Exercício curto -> Devolva todas as linhas do material que contêm a palavra "instances".

Registros de dados ->

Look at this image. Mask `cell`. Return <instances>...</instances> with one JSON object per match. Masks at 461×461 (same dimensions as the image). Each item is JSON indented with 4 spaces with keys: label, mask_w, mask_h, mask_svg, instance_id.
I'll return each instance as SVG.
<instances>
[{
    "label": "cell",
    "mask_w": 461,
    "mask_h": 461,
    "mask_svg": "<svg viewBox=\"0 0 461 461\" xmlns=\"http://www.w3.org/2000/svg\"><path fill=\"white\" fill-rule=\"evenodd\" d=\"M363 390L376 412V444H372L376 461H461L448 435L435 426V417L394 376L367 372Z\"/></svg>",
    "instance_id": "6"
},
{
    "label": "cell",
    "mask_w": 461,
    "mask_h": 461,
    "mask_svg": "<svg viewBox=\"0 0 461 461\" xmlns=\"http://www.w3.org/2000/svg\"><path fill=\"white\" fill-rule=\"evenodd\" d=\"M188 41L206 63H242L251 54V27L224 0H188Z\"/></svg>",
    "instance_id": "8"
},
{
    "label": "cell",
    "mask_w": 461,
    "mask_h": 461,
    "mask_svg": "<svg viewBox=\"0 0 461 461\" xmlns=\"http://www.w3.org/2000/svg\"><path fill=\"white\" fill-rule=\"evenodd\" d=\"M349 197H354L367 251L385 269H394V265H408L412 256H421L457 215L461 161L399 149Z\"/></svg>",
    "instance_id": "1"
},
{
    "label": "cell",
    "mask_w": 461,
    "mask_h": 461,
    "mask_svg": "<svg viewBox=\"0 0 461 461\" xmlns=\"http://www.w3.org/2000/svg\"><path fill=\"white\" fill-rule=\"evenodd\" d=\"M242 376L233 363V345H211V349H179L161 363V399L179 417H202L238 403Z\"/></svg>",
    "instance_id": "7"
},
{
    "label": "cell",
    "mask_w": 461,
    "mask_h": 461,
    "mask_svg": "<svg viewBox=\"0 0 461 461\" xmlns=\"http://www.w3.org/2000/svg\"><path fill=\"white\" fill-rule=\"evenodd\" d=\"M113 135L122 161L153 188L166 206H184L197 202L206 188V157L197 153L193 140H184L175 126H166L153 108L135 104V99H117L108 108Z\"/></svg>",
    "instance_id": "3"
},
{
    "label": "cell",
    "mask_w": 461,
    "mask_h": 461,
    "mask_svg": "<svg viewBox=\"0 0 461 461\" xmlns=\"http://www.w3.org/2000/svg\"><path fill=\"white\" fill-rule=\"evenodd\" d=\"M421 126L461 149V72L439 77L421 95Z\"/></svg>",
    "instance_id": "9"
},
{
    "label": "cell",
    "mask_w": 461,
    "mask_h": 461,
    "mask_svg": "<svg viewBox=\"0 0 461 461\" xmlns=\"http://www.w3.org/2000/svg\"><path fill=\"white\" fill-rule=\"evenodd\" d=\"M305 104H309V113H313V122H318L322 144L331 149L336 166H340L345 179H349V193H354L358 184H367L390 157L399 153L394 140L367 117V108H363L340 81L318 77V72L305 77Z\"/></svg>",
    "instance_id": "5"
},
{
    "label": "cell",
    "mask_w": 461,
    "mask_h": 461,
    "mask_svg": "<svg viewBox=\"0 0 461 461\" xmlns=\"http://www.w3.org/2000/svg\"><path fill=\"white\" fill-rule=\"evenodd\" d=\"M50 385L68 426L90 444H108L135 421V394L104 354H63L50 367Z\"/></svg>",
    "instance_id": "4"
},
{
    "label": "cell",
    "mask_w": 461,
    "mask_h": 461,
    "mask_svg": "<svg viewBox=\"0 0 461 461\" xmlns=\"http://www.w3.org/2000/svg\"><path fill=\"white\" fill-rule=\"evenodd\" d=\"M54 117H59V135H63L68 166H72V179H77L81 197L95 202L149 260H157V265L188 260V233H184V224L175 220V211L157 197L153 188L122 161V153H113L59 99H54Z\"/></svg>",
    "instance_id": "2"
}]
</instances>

Resposta ao problema ->
Look at this image. Mask `cell`. Return <instances>...</instances> with one JSON object per match. Masks at 461×461 (same dimensions as the image). Each item is JSON indented with 4 spaces with keys: label, mask_w, mask_h, mask_svg, instance_id.
<instances>
</instances>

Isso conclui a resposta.